◆ WHAT YOU SHOULD DO
Return every one of the records below word for word, changing nothing and adding nothing.

[start]

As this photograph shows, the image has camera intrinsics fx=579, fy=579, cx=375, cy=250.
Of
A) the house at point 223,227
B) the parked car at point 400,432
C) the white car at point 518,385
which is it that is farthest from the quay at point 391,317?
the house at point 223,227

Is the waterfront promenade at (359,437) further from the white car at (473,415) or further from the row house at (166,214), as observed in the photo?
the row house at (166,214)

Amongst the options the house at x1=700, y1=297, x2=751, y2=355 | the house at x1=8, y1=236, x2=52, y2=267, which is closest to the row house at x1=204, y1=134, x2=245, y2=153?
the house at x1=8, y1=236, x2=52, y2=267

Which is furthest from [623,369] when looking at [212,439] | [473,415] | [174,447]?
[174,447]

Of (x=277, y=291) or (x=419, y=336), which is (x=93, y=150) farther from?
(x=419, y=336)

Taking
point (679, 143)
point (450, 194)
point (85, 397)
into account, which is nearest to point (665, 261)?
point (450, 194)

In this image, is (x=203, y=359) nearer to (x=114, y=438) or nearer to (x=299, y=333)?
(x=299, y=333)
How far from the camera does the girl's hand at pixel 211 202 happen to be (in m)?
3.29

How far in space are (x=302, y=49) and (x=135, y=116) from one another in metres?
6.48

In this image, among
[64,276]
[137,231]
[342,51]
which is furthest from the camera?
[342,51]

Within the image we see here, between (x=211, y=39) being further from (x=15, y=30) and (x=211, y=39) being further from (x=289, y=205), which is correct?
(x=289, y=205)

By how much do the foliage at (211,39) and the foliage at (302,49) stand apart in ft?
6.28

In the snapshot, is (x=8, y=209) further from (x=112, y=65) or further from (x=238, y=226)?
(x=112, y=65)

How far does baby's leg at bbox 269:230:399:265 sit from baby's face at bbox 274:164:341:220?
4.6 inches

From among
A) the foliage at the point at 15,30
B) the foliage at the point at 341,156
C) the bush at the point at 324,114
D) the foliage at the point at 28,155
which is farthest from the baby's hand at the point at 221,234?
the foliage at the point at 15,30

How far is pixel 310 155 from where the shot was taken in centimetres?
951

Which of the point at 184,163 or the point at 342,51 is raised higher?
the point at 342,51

[end]

◆ COMPLETE OUTPUT
As this photograph shows, the image has camera intrinsics fx=579, fy=579, cx=375, cy=250.
Of
A) the house at point 223,227
B) the parked car at point 400,432
C) the white car at point 518,385
which is it that is farthest from the quay at point 391,317?
the house at point 223,227

Is the waterfront promenade at (359,437) further from the white car at (473,415) or further from the row house at (166,214), as observed in the photo?
the row house at (166,214)

Amongst the options the house at x1=700, y1=297, x2=751, y2=355 | the house at x1=8, y1=236, x2=52, y2=267, which is closest to the row house at x1=204, y1=134, x2=245, y2=153?
the house at x1=8, y1=236, x2=52, y2=267

Which is furthest from [623,369] when looking at [212,439] | [473,415] | [174,447]?
[174,447]

Of (x=277, y=291) or (x=419, y=336), which is (x=93, y=150) farther from?
(x=419, y=336)

Taking
point (679, 143)
point (450, 194)
point (85, 397)
into account, which is nearest to point (665, 261)?
point (450, 194)

In this image, is (x=203, y=359) nearer to (x=114, y=438) or nearer to (x=299, y=333)?
(x=299, y=333)
How far from the camera does the girl's hand at pixel 211 202 happen to be (in m)?
3.29

How far in space are (x=302, y=49) and (x=135, y=116) from one another in metres?
6.48

In this image, among
[64,276]
[137,231]
[342,51]
which is furthest from the camera?
[342,51]

Within the image we see here, between (x=211, y=39) being further from (x=15, y=30) and (x=211, y=39) being further from (x=289, y=205), which is correct?
(x=289, y=205)

By how much do the foliage at (211,39) and the foliage at (302,49) stand apart in ft?
6.28

In the snapshot, is (x=8, y=209) further from (x=112, y=65) or further from (x=238, y=226)?
(x=112, y=65)

How far does baby's leg at bbox 269:230:399:265 sit from baby's face at bbox 274:164:341:220?
4.6 inches

From among
A) the foliage at the point at 15,30
B) the foliage at the point at 341,156
C) the bush at the point at 324,114
D) the foliage at the point at 28,155
which is farthest from the baby's hand at the point at 221,234?
the foliage at the point at 15,30

How far is pixel 310 155 from where the shot was taken in centimetres?
951

Which of the point at 184,163 or the point at 342,51 is raised higher?
the point at 342,51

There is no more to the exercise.